Giuseppe Spinoccia è un noto architetto pianificatore paesaggista, dal 1982 attivo nel territorio siciliano. Nel suo giudizio sull’attuale perimetrazione del parco, condivide il pensiero di chi lamenta un carattere “fortemente limitativo” verso altre attività che non siano prettamente agricole. E questo presupposto – sostiene – “condiziona e nega lo stesso sviluppo sostenibile del territorio”. Ecco perchè anche il paesaggista ritiene necessario dare la possibilità agli Enti pubblici (le Soprintendenze ed altri Enti deputati ) di esprimere i propri pareri di competenza “sulle iniziative imprenditoriali presentate, consentendogli anche di poter derogare alle attuali restrittive norme, con delle eccezioni alla stringente normativa prevista”.
L’analisi di Giuseppe Spinoccia parte da una dato di fatto: “In questo momento storico non si può ripartire con le vecchie regole, altrimenti non basta promulgare decreti su decreti di ripartenza o di resilienza, perché si resterebbe comunque bloccati ai nastri di partenza con i ‘divieti’ passivi ed assoluti imposti da norme inerenti la tutela del paesaggio.
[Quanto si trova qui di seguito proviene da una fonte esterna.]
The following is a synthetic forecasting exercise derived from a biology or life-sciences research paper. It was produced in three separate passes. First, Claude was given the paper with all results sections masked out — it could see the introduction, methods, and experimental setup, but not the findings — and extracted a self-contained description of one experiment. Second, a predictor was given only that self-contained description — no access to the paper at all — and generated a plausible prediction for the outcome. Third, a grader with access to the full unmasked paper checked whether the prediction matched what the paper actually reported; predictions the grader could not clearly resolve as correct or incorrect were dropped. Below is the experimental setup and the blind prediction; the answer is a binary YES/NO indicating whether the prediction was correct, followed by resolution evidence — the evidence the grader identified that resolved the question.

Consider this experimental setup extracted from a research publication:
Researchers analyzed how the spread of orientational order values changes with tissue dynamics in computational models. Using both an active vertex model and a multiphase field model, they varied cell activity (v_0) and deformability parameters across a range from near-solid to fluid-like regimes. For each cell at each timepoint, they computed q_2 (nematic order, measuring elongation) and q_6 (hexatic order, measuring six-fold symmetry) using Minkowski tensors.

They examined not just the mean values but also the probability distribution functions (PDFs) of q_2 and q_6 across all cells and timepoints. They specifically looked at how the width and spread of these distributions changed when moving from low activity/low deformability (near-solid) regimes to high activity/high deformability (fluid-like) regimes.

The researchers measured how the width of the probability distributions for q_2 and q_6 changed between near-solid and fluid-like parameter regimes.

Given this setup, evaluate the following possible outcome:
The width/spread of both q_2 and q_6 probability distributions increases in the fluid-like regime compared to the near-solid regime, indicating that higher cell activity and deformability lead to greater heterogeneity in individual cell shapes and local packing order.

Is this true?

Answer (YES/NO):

Con la prossima istituzione del Parco Nazionale degli Iblei, non è più possibile preferire un utilizzo esclusivamente ‘passivo’ del territorio, senza neanche lontanamente considerare la possibilità di un suo utilizzo per uno sviluppo dinamico di tipo sostenibile”. Insomma, un eccesso di vincoli e divieti finirebbe per osteggiare “ogni iniziativa imprenditoriale privata o pubblica” perchè la stringente normativa proposta “vieta quasi sempre la realizzazione di iniziative idonee a
promuovere e valorizzare le risorse locali, con particolare riguardo non solo alle attività agricole ed alla lavorazione dei relativi prodotti, ma anche alle attività di tipo infrastrutturale tecnologico e non, ricreativo, turistico e sportivo”. Quella che alcuni, con riferimento all’eccesso di tutela, definiscono “mummificazione” del territorio.
“L’attuale perimetrazione del Parco degli Iblei – spiega l’architetto paesaggista – con le sue tre vaste zone di tutela, ha evidenziato in modo chiaro la supremazia ‘sovraordinata’ della ‘cultura della tutela statica’ sul territorio”. E come conseguenza di questa scelta, anche nella zona di tutela intermedia – la 2, evidenziata in giallo – oltre ai vincoli già apposti da leggi e decreti nazionali e regionali ad hoc, si calano divieti in quelle aree in cui “gli strumenti di pianificazione urbanistica vigenti avevano invece individuato zone di potenziale possibile sviluppo economico del territorio e di valorizzazione del
paesaggio dell’entroterra”. Ecco qui spiegata la supremazia della cultura della tutela ‘passiva’, “anteposta alle culture dello sviluppo sociale e del lavoro”.
Ma solo il blocco del territorio può dunque garantire la salvaguardia dell’ambiente per le attuali e le future generazioni? Spinoccia non si tira indietro e risponde al quesito. “In questo momento storico, dove la crisi socio-economica è arrivata a percentuali elevatissime e gravi, bisogna trovare il coraggio per ottenere un giusto equilibrio per arrivare ad un lato ad una riapertura graduale ma costante delle attività lavorative e dall’altro ad un effettivo sviluppo sociale sostenibile del bene territorio e, conseguentemente dell’occupazione”. Viene naturale domandare come renderlo possibile. “Dobbiamo riuscire a mettere a reddito i tesori del nostro territorio, attraverso un’attenta gestione manageriale, autonoma e competente. Bisogna avere il coraggio di individuare delle possibili eccezioni alle tutele passive, per consentire, previo preventivo e veloce accertamento, quella possibilità realizzativa di attività ed interventi che siano comunque sempre rese compatibili alle varie esigenze di tutela”. Superare, quindi, il “no” aprioristi ed a tutto per avviare un nuovo percorso di ascolto, confronto e crescita.